(Scraped caption text data)
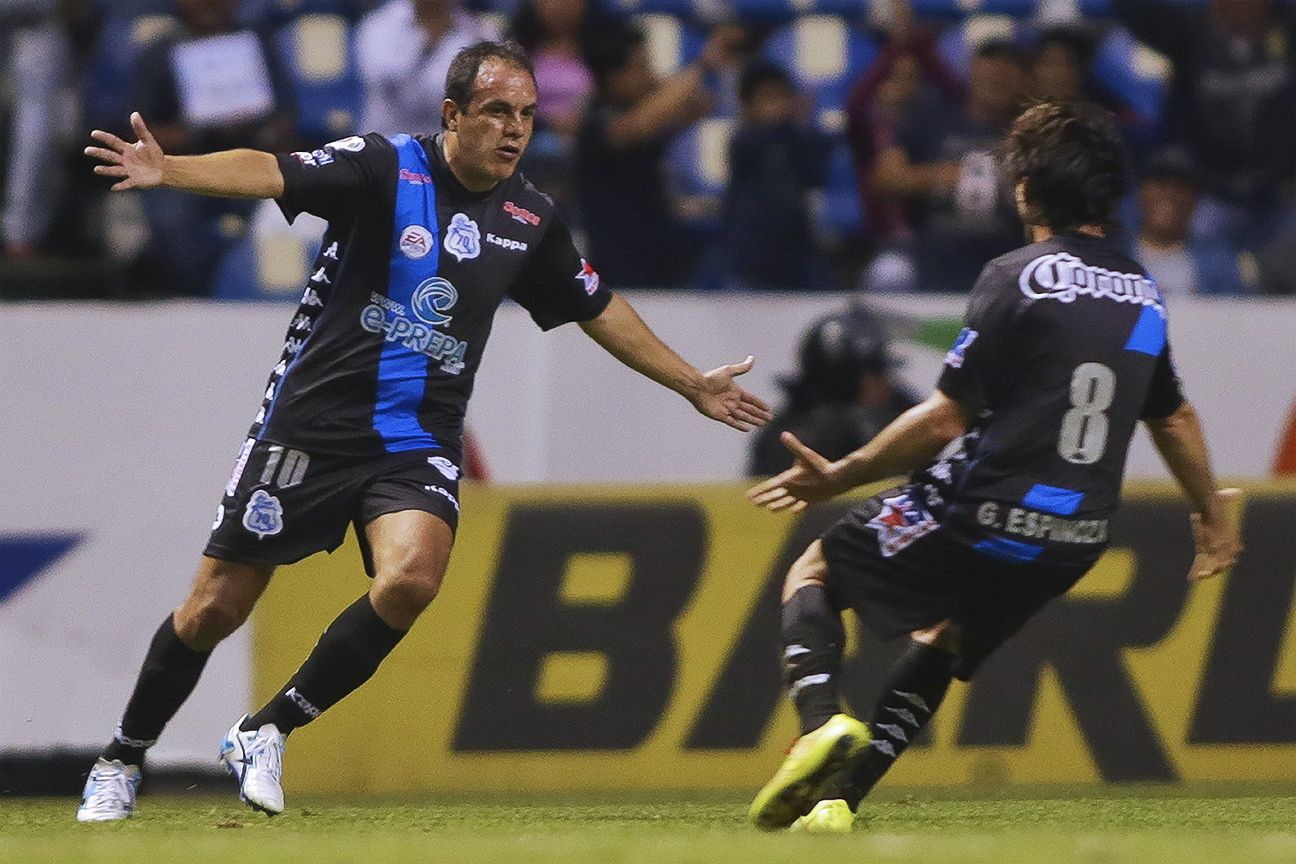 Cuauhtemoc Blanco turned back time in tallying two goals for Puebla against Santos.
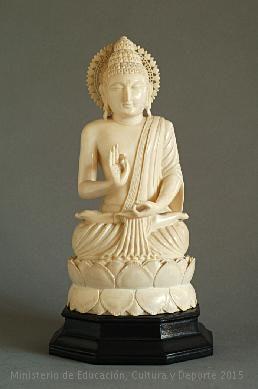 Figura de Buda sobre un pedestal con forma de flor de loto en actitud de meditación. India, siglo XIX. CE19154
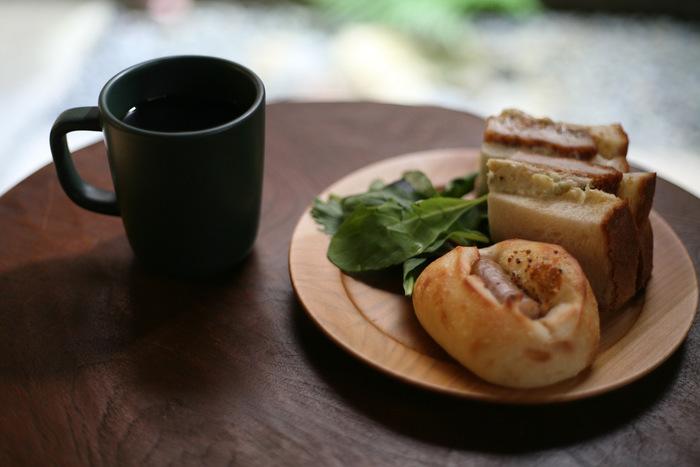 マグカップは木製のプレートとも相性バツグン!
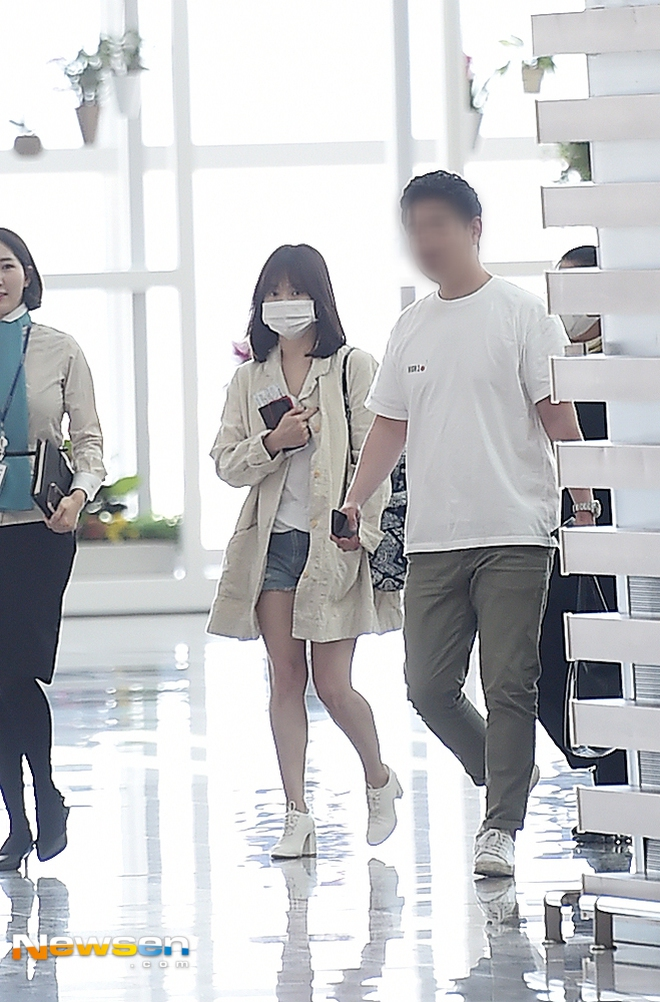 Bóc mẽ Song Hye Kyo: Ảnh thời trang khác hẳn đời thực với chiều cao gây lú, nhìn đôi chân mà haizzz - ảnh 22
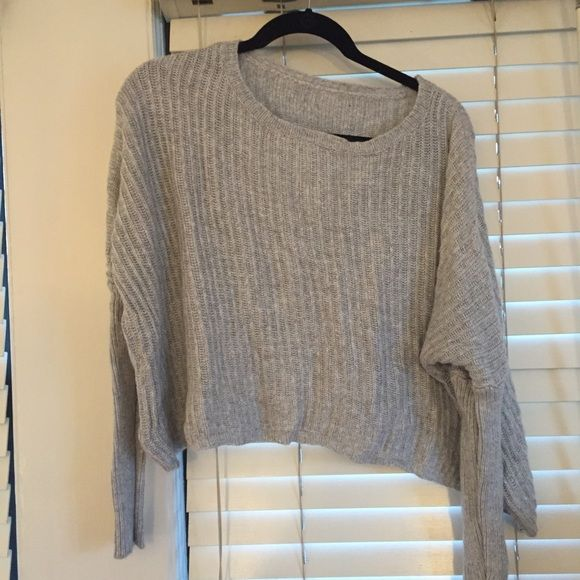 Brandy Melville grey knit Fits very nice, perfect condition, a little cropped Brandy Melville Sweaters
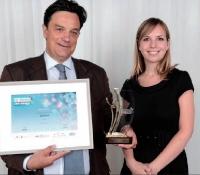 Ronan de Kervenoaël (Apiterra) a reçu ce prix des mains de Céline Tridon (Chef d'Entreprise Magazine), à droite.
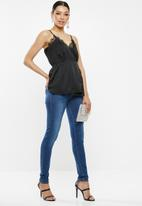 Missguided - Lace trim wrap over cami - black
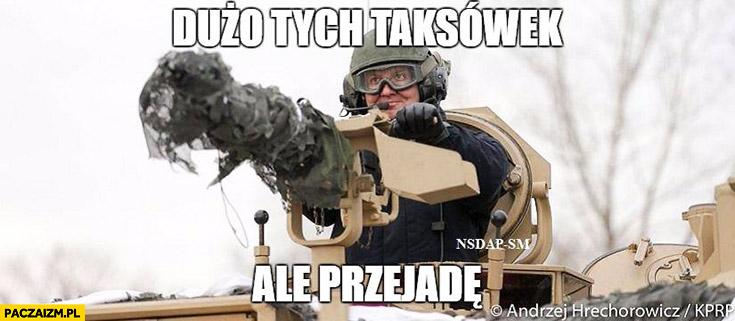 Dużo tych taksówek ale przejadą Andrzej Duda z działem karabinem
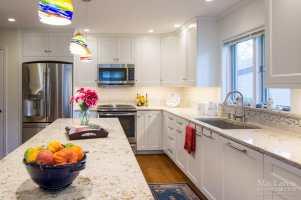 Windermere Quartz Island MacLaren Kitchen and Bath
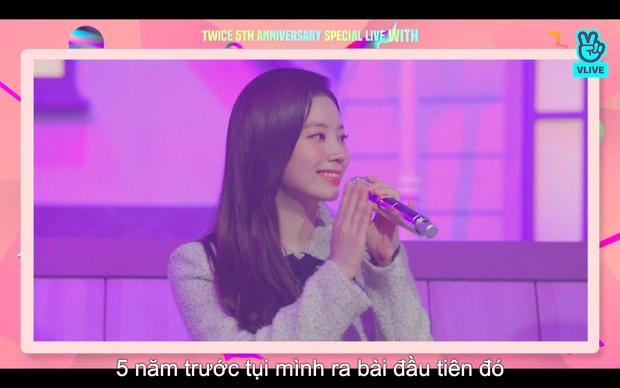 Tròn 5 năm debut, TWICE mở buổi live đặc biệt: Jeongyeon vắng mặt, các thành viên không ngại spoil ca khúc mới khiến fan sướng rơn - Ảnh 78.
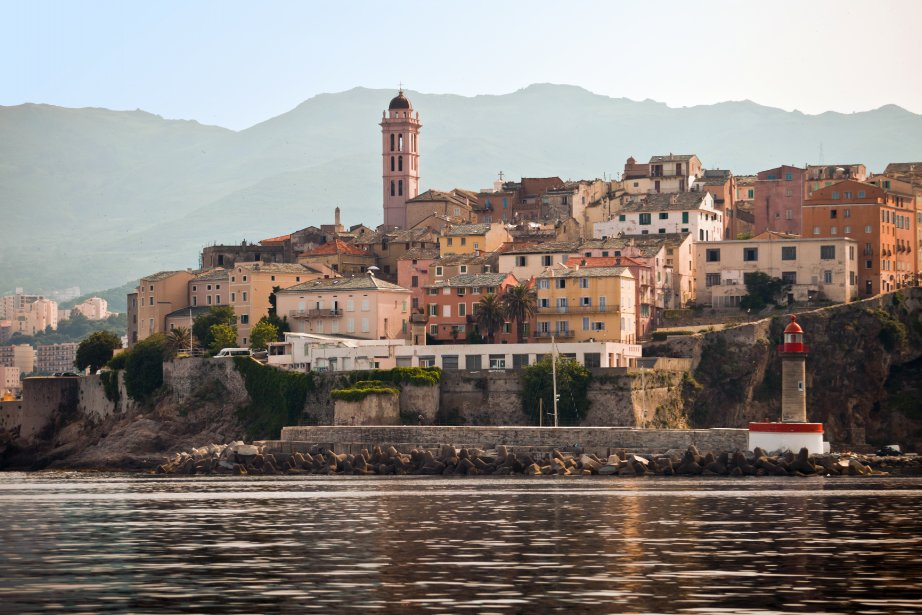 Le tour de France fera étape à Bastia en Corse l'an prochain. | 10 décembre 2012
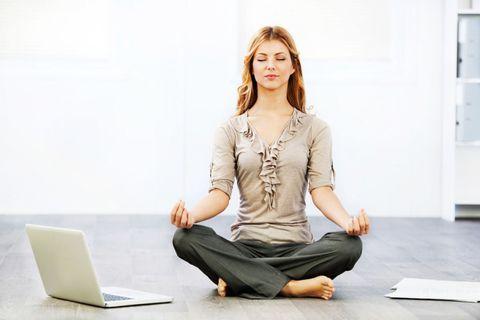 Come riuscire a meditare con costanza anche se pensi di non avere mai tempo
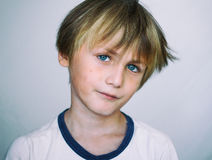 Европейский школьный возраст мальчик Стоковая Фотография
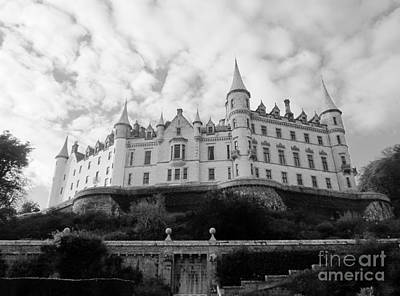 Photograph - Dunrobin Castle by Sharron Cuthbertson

▸ **ACTION ITEM**:
Reproduce the lines from the one with "Tròn 5 năm debut, TWICE" through the end of the data, keeping both end lines, adding nothing, and dropping any pictures.

▸ **ANSWER FOR THIS EXERCISE**:
 Tròn 5 năm debut, TWICE mở buổi live đặc biệt: Jeongyeon vắng mặt, các thành viên không ngại spoil ca khúc mới khiến fan sướng rơn - Ảnh 78.
 Le tour de France fera étape à Bastia en Corse l'an prochain. | 10 décembre 2012
 Come riuscire a meditare con costanza anche se pensi di non avere mai tempo
 Европейский школьный возраст мальчик Стоковая Фотография
 Photograph - Dunrobin Castle by Sharron Cuthbertson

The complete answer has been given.